Hotel transacation activity increases amid pandemic uncertainty: Colliers Canada

According to Colliers Canada’s 2022 Canadian Hotel Investment Report, hotel transaction activity is back as pandemic-related uncertainty and travel restrictions ease up.

In 2021, lodging owners continued to adapt both investment and operational strategies. The report anticipates a strong investment trajectory amid less-than-ideal conditions, with investment volumes set to match the five year average.The report also states that new regulations and legislation will shape the investment landscape and decision-making process, but generally the relaxing of public health and travel restrictions will help build confidence and provide a lift in operating performance.

There is resilient pent-up demand for travel, particularly for leisure, and hybrid leisure/business travel, says the report: “We believe a robust rebound as spring approaches is inevitable, with the exception of larger full-service hotels as group and convention travel demand is expected to lag in recovery. Larger urban hotels should rebound meaningfully over the next 12 plus months.”

The investment market has shifted to growth mode as investors take a long-term view of the sector.

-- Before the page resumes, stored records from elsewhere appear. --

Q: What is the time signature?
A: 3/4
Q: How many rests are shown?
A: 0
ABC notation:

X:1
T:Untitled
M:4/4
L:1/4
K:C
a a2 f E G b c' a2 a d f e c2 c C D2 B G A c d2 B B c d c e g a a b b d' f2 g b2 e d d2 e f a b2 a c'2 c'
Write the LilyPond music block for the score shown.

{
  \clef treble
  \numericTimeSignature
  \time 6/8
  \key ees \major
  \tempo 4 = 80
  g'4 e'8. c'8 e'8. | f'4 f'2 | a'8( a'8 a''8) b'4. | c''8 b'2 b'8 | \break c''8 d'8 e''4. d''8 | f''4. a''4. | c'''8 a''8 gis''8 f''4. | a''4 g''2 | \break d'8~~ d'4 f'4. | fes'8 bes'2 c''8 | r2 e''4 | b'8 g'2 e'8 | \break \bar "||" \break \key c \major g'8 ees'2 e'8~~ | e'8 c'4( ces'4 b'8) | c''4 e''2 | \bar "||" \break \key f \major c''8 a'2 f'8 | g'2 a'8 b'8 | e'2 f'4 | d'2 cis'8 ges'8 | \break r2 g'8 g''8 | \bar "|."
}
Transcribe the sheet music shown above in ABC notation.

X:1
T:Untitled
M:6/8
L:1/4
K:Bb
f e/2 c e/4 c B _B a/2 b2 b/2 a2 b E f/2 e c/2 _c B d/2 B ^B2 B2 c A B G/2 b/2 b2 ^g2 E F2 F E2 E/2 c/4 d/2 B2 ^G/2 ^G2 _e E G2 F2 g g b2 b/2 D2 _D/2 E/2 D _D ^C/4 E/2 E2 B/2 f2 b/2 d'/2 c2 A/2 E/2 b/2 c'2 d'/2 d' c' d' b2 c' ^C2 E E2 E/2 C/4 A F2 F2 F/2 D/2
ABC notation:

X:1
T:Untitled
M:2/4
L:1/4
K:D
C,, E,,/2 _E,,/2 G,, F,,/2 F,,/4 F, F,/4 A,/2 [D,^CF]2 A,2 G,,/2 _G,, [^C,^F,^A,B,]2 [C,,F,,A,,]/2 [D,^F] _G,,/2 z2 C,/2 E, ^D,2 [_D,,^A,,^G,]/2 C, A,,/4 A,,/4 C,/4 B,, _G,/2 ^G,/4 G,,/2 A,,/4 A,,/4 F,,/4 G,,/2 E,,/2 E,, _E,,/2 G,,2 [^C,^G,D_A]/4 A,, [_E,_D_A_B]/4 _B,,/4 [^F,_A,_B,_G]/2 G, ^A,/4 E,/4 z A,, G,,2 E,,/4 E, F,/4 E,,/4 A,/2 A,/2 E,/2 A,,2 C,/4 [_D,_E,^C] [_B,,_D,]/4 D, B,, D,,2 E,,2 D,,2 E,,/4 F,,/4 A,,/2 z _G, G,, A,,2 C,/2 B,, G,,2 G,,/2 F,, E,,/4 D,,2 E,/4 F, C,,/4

The report suggests that “catch-up” capital will fuel the market with sellers and buyers rotating in and out for various motives, including those cycling out from “Covid fatigue”. “We also expect some multi-unit owners to rotate out of certain hotels that are non-core to their investment thesis.”

Colliers Canada also expects overall financing conditions will continue to improve over the next few years: “In the last cycle we witnessed a gradual and steady expansion in the number of hotel lenders, and flexibility on terms as we rode through the cycle. We expect a generally quicker rebound following the 2007 global financial crisis, although it will take time for lender confidence to return to levels we saw in 2017-2019.”

Several benchmark trades from 2021 offer evidence of a return to 2019 valuations, and public market activity in the United States also points to a return to normalization with valuations of hotels and lodging companies surpassing pre-Covid levels in many cases.

Eager buy-side capital looking for discounted deals have been disappointed for the most part. Liquidity provided by the federal government and support through forbearance terms by lenders largely abated the need to sell, and as a result there was very limited distress.

Decisions on proceeding with new projects have been deferred for two years and construction costs are significantly higher today than pre-Covid, says Colliers Canada.

“With inflation rearing its head, in most cases acquisitions pencil out meaningfully below new construction costs, and on a price per room basis, we will continue to see acquisition pricing barriers broken as we progress through the next several years.”